**Stated goal 1**
Duplicate the rows below, from the line containing "Does the palm tree trunk" through the line containing "25.3 meters", inclusive.

**Extracted text**

The Men Who Scare At Boats

There’s a massive clock outside Kii-Katsuura Station. Each tick sounds like a nail being hammered into a coffin. About a twenty-minute walk from the station, between the mountains and sea of Wakayama Prefecture sits Fudarakusan-ji, a small, unassuming Buddhist temple with a wooden boat outside.

The temple was built to face the Pacific Ocean because that is the perfect location for casting boats out to sea. The only problem with these boats was the reason they were cast out; the priests inside them were trying to reach Fudaraku, the Pure Land.

The boats were designed with a sealed cabin, no windows or doors; a claustrophobics nightmare. Ever had a dream about being buried alive? The priests here lived it. They’d climb inside, and the boats would be nailed shut from the outside. The orange wood and torii gates surrounding all four sides of the boat are a nice touch.

Water, a small supply of food, and a fuel lamp were placed inside before the priest’s departure. The lamp was there so the priest could keep reciting sutras and appeals to Kannon until they found the Pure Land, until they reached the end of their journey, or their life.

**Stated goal 2**
Summarize the text about Fudarakusan-ji in three sentences.

**Source data**
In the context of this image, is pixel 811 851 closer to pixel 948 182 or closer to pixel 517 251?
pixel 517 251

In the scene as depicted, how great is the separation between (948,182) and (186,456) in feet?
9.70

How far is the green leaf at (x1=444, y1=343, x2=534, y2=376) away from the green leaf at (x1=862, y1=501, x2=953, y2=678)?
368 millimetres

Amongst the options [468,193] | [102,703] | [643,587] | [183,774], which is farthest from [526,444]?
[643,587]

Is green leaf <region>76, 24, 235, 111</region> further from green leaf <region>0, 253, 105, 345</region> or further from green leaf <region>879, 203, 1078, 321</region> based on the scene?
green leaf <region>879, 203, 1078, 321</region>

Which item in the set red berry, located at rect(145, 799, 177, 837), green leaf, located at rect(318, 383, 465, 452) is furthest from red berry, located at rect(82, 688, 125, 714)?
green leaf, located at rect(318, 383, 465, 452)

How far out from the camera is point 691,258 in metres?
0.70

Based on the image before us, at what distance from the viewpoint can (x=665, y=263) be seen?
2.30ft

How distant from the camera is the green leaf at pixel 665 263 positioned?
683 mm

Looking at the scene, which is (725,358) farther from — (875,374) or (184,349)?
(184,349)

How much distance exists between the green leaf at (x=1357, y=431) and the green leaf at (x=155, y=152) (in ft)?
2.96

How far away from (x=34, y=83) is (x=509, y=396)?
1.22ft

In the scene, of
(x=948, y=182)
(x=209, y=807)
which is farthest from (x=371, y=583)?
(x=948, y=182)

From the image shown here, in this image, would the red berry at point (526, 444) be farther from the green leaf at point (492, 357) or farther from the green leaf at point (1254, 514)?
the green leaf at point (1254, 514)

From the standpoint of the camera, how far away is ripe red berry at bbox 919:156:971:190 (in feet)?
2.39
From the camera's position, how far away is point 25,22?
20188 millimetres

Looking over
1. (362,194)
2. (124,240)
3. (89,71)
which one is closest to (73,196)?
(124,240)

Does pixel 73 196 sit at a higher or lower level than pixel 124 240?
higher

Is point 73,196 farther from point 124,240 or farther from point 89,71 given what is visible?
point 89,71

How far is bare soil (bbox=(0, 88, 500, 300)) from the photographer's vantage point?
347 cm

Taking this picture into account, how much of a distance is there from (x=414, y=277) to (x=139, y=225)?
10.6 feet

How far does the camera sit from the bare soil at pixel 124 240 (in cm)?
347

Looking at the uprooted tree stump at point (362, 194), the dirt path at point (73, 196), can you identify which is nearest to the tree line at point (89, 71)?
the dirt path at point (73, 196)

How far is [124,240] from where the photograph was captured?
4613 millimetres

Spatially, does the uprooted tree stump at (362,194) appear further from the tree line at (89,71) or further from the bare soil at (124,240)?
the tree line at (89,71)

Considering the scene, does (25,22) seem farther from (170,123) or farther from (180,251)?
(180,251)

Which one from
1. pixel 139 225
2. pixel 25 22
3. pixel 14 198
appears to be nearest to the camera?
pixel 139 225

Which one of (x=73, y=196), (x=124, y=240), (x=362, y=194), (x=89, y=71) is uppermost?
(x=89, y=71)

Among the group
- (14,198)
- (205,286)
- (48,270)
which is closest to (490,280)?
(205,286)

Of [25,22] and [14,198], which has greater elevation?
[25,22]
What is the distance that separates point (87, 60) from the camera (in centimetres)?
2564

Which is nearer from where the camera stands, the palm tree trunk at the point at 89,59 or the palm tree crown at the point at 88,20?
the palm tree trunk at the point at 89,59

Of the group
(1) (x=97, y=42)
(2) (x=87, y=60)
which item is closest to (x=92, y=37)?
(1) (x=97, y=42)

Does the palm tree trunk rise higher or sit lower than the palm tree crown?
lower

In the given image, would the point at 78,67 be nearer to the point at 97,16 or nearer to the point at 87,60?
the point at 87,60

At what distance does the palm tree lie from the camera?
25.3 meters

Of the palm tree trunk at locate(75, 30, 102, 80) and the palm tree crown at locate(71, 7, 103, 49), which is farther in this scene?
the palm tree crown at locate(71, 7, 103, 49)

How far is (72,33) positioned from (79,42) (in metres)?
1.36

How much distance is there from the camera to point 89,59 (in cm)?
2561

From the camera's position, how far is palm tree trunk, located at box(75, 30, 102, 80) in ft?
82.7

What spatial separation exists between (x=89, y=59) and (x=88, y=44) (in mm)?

**Right answer 1**
Does the palm tree trunk rise higher or sit lower than the palm tree crown?
lower

In the given image, would the point at 78,67 be nearer to the point at 97,16 or nearer to the point at 87,60?
the point at 87,60

At what distance does the palm tree lie from the camera?
25.3 meters

**Right answer 2**
Fudarakusan-ji is a small Buddhist temple in Wakayama Prefecture, about a twenty-minute walk from Kii-Katsuura Station. It faces the Pacific Ocean because that spot suited casting boats out to sea, carrying priests who were trying to reach Fudaraku, the Pure Land. Each priest was nailed inside a sealed cabin with no windows or doors, along with water, a small supply of food, and a fuel lamp so he could keep reciting sutras and appeals to Kannon until his journey or his life ended.